When she is called out, she is issued her “intake clothes.” These consist of: blue scrub pants, blue scrub shirts, navy blue t-shirts, underwear, socks, and sports bras. She is also given a pair of orange flip flops for showering. Then she is taken to the showers and shown the street clothes she was wearing so she can verify that her personal belongings are there. These items are sealed, boxed up, and mailed to the prisoner’s family.
In the showers, a strip search is performed again, then she is told to take a shower and put on her scrubs. She then goes into a room for fingerprinting, a DNA sample is taken, and a picture for her prison ID. She is now taken to a different holding tank, with the other processed prisoners. A nurse takes her into a private room and takes down her medical history, notes tattoos, and scars, and then she returns again to the same holding area.

When everyone is processed, the prisoners are given manila pocket folders containing the following items: a small tube of toothpaste, a tiny toothbrush, a pocket comb, a razor, a small deodorant, a little bar of soap, a small bendy pen, five envelopes, ten sheets of newsprint paper, and any paperwork she came in with that she’s allowed to keep, and a yellow lanyard to the K-Unit (this is the unit where intake prisoners will spend their first few weeks) with her ID card. She also receives her bedroll containing: two blankets, two sheets, a pillowcase, and two towels.
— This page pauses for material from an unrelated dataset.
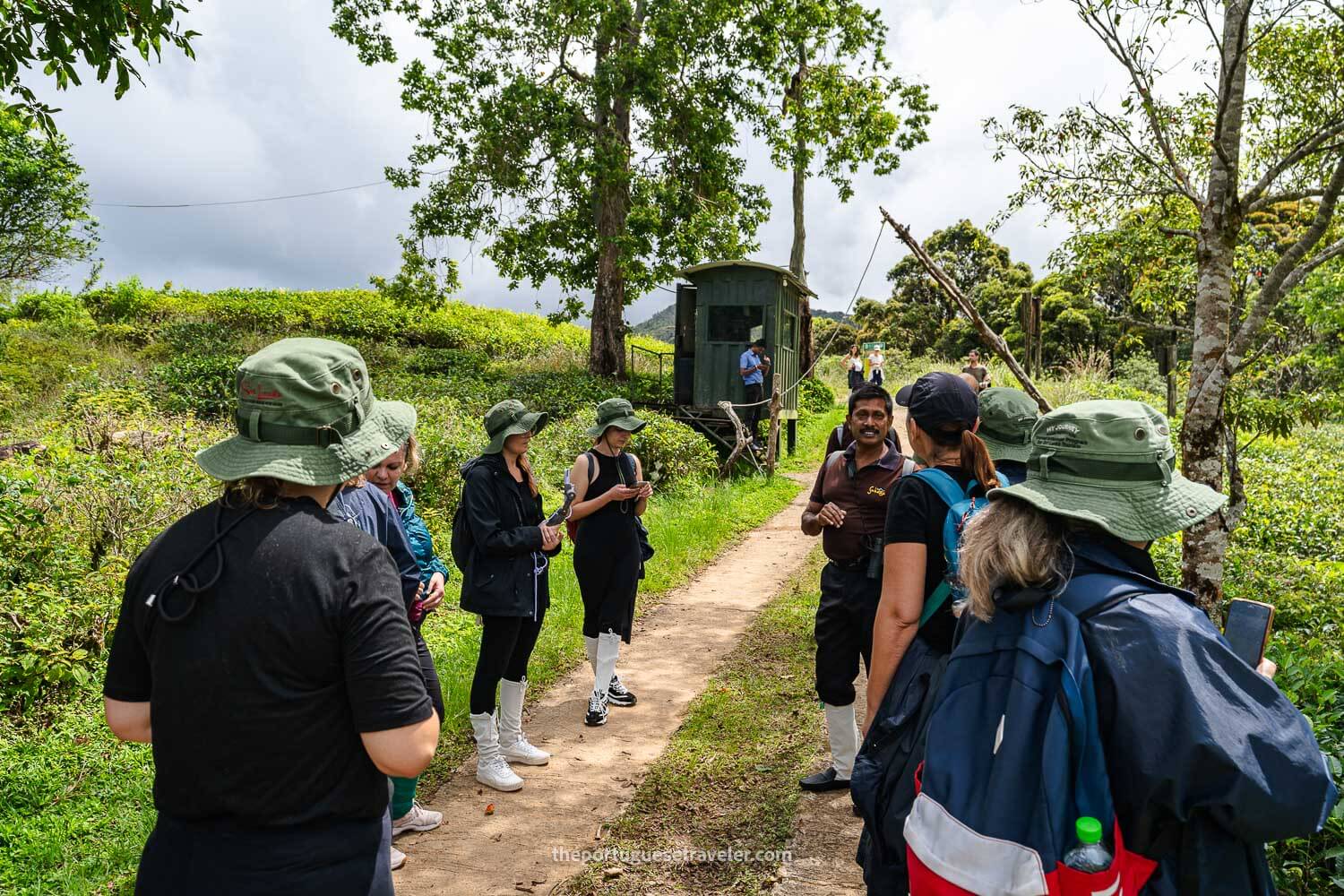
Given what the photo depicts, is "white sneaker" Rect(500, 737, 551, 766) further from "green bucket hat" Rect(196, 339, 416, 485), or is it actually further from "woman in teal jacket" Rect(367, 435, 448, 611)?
"green bucket hat" Rect(196, 339, 416, 485)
Now she is taken down a “big, scary” hallway where is shown where things are and taken to her unit. She arrives in the K-Unit. It is an open unit with 108 beds – bunk-beds. She will be here for about thirty days. While she is here, she will not be allowed to participate in any activities such as religious services, salon, visiting, etc. She will have two hours every day to spend in the day room or out in the yard. The rest of her time she is to sit on her bunk. At the end of her time here, an intake counselor will meet with her to talk about her Corrections Plan. This plan will explain her custody level (medium security for prisoners with more than four years’ time), expectations, etc.
The inmate I interviewed has been serving for nearly eight years now. She does not want to remember the time she came in because, like Shannon Hickman, she was accused of causing the death of a child. She told me in vague terms about that time, but my questions seemed to bother her. She said that the other inmates were not accepting. They called her a “baby killer” and told her to just kill herself. They wouldn’t allow her to sit with them for meals. She says she was “shunned” by the women.

I remember when Shannon was born – just a few months before my niece, Miranda. I can’t help feeling badly for her. She was powerless to decide how she was raised. She was powerless in her marriage. She was powerless in saving her child. And, for the next six years, she will be completely powerless in raising her surviving children.